予定が増える時期は、書き方ではなく見直す回数を変える
学校行事、仕事の繁忙期、季節の予定などが重なる時期は、カレンダーが急に読みにくくなります。このときに色や記号を増やすと、普段の週まで複雑になりがちです。予定が増える時期だけ、週の確認を一回増やす、提出物だけ印を付けるなど、期間限定のルールを足すほうが整理しやすくなります。
反対に、予定が落ち着いたら元の三分類へ戻します。

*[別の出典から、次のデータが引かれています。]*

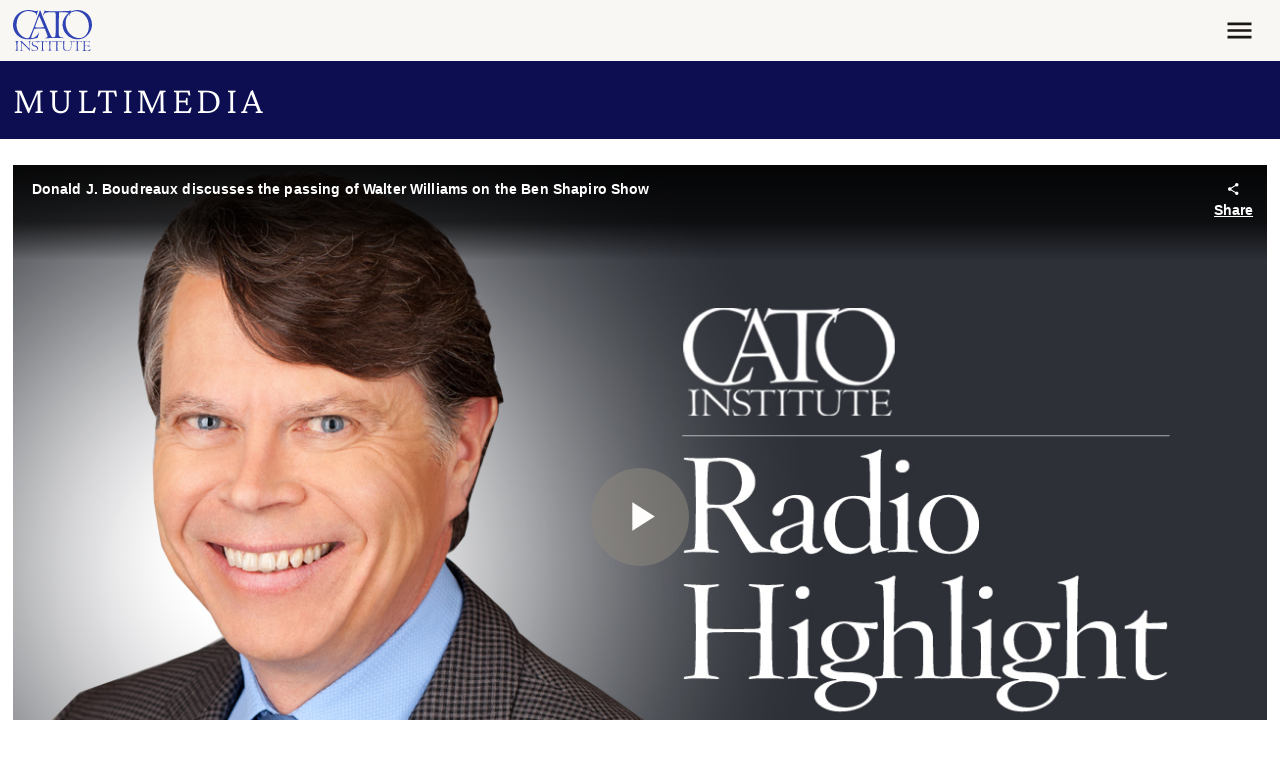

--- FILE ---
content_type: text/javascript; charset=utf-8
request_url: https://map.brightcove.com/config?player=tgKviZsza&account=6039378657001&callback=jsonpCallback_51495894872
body_size: 242
content:
/**/ typeof jsonpCallback_51495894872 === 'function' && jsonpCallback_51495894872({"integration":{"id":"5defdc8ff9804c7ff029ce89","type":"hubspot","retention":"1 month","trackUnknowns":false,"hubspot":{"accountId":"4957480","restEnabled":true},"rateLimit":false},"endpoints":{"lead":"/lead/map"},"bcGuid":"93a4cbd9-e66a-442e-ba0f-04a6002a5eb2"});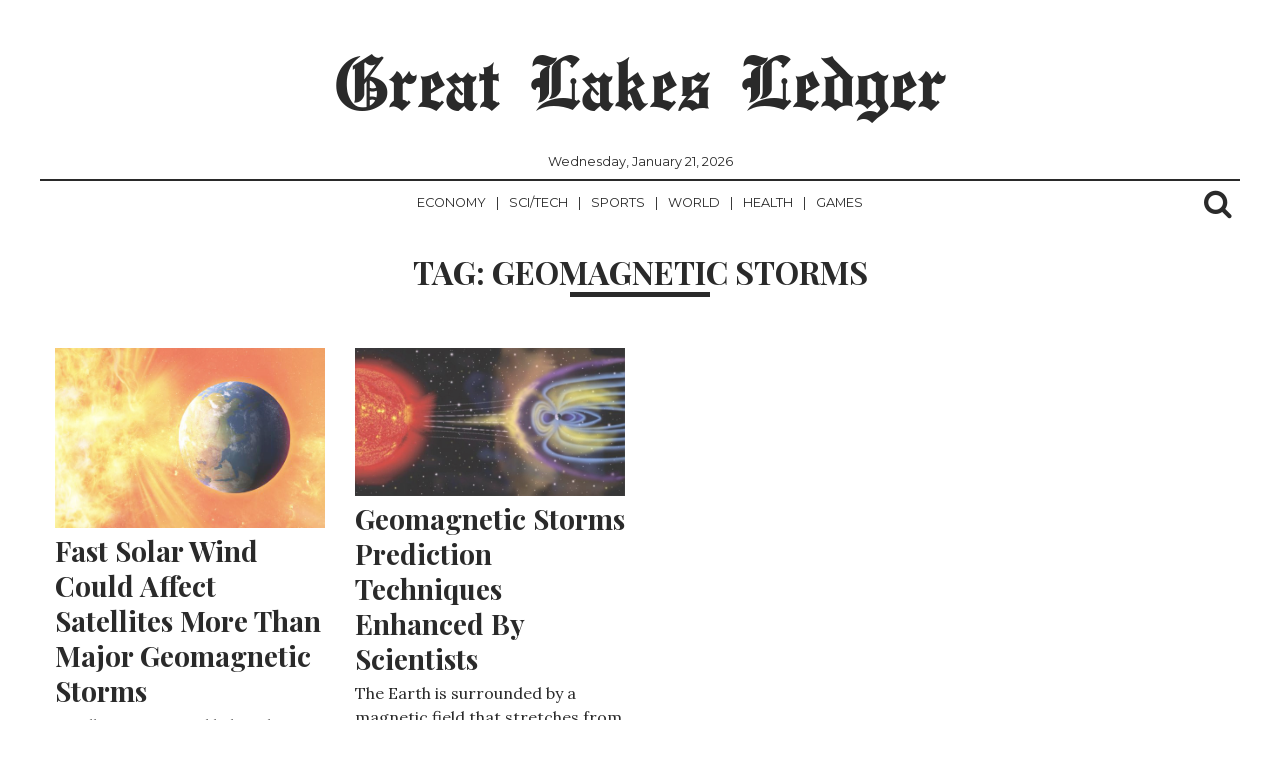

--- FILE ---
content_type: text/html; charset=utf-8
request_url: https://www.google.com/recaptcha/api2/aframe
body_size: 267
content:
<!DOCTYPE HTML><html><head><meta http-equiv="content-type" content="text/html; charset=UTF-8"></head><body><script nonce="m3xmdATtByQFFIAt8NL5Iw">/** Anti-fraud and anti-abuse applications only. See google.com/recaptcha */ try{var clients={'sodar':'https://pagead2.googlesyndication.com/pagead/sodar?'};window.addEventListener("message",function(a){try{if(a.source===window.parent){var b=JSON.parse(a.data);var c=clients[b['id']];if(c){var d=document.createElement('img');d.src=c+b['params']+'&rc='+(localStorage.getItem("rc::a")?sessionStorage.getItem("rc::b"):"");window.document.body.appendChild(d);sessionStorage.setItem("rc::e",parseInt(sessionStorage.getItem("rc::e")||0)+1);localStorage.setItem("rc::h",'1768973057723');}}}catch(b){}});window.parent.postMessage("_grecaptcha_ready", "*");}catch(b){}</script></body></html>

常に情報を最大量に保つのではなく、忙しい週だけ確認の頻度を変える考え方です。見通しを立てる作業が長くなってきたら、カレンダーに書く量が多すぎる合図かもしれません。
家族の全員が入力しない場合も続けられる
家族全員が同じ方法で入力できるとは限りません。子どもは口頭で伝える、大人の一人が紙で見る、もう一人がスマホで変更を受け取る、と役割が違っても問題ありません。共有の目的は入力をそろえることではなく、必要な予定を同じ場所で確認できることです。
最初は、入力担当を一人に寄せても構いません。その代わり、他の人が変更を伝えやすいタイミングや言い方を決めます。「予定が変わったらその場で言う」「夕食後に明日の予定だけ確認する」といった短い約束なら、生活の中に置きやすくなります。
まとめ:共有カレンダーは情報を増やす道具ではない
共有カレンダーの目的は、予定を細かく管理することではなく、家族が次に準備することを迷わない状態をつくることです。正本を一つにし、入れる情報を絞り、短い確認時間を決める。この三つから始めれば、紙でもスマホでも家庭に合う形を見つけやすくなります。